Long-read sequencing of full-length cDNAs enables the detection of structures of aberrant splicing isoforms in cancer cells. These isoforms are occasionally translated, presented by HLA molecules, and recognized as neoantigens. This study used a long-read sequencer (MinION) to construct a comprehensive catalog of aberrant splicing isoforms in non-small-cell lung cancers, by which novel isoforms and potential neoantigens are identified.


Full-length cDNA sequencing is performed using 22 cell lines, and a total of 2021 novel splicing isoforms are identified. The protein expression of some of these isoforms is then validated by proteome analysis. Ablations of a nonsense-mediated mRNA decay (NMD) factor, UPF1, and a splicing factor, SF3B1, are found to increase the proportion of aberrant transcripts. NetMHC evaluation of the binding affinities to each type of HLA molecule reveals that some of the isoforms potentially generate neoantigen candidates. We also identify aberrant splicing isoforms in seven non-small-cell lung cancer specimens. An enzyme-linked immune absorbent spot assay indicates that approximately half the peptide candidates have the potential to activate T cell responses through their interaction with HLA molecules.
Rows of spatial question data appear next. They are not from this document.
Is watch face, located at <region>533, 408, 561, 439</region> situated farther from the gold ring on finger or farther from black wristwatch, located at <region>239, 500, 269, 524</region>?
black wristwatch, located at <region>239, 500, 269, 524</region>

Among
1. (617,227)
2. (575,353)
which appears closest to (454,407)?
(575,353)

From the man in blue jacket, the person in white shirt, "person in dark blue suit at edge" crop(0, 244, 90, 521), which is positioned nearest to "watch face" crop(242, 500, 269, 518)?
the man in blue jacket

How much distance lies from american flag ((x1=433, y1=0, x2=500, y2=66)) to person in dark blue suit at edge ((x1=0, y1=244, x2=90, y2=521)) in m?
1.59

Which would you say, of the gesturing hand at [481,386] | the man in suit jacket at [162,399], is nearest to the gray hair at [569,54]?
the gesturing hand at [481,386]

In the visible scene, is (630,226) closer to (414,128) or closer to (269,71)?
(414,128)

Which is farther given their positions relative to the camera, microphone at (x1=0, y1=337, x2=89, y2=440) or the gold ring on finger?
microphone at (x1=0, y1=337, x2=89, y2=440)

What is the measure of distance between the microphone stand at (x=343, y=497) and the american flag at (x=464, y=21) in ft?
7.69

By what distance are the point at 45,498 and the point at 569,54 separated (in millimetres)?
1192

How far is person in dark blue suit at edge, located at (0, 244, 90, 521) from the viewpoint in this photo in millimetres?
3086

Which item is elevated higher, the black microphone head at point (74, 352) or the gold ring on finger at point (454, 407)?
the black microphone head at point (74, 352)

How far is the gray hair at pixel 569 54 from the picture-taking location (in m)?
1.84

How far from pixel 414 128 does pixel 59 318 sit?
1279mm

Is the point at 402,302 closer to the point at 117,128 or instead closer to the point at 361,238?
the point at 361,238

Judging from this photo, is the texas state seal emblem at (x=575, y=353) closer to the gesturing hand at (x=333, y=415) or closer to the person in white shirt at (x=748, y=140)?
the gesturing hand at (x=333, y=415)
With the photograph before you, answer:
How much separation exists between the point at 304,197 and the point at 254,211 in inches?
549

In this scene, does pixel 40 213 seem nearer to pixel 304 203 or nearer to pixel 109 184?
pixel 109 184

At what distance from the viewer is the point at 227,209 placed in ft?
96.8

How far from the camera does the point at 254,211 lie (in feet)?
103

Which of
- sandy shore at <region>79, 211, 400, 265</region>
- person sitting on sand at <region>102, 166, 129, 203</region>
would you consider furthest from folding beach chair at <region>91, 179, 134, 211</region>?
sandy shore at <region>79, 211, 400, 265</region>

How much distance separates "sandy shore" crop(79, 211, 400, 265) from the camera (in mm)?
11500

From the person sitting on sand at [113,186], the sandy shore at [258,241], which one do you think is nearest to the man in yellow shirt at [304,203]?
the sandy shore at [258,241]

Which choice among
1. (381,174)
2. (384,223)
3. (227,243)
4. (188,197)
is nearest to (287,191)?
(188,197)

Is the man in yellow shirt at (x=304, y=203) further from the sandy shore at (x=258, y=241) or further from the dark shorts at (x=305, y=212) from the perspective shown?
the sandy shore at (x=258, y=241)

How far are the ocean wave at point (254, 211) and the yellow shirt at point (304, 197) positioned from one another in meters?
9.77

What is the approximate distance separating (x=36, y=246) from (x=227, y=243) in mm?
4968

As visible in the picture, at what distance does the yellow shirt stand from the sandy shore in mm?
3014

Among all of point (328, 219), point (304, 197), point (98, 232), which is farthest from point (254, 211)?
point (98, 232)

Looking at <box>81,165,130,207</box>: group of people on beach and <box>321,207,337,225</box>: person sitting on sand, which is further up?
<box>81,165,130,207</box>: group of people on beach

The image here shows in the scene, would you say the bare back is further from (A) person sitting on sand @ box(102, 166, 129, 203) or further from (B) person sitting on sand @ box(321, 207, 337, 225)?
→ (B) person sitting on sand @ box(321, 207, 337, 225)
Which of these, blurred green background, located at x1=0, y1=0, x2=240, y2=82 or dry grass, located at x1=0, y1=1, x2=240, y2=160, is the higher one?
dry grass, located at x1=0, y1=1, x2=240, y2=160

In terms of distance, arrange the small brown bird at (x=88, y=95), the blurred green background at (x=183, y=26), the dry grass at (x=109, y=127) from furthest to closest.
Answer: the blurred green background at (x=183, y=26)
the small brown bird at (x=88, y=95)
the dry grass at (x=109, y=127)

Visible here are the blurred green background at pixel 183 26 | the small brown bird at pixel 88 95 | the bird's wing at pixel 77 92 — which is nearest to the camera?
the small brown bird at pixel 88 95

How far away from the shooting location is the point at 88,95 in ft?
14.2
Finally, we estimate the number of isoforms in The Cancer Genome Atlas (TCGA) datasets by referring to the constructed catalog and found that disruption of NMD factors is significantly correlated with the number of splicing isoforms found in the TCGA-Lung Adenocarcinoma data collection.


Our results indicate that long-read sequencing of full-length cDNAs is essential for the precise identification of aberrant transcript structures in cancer cells.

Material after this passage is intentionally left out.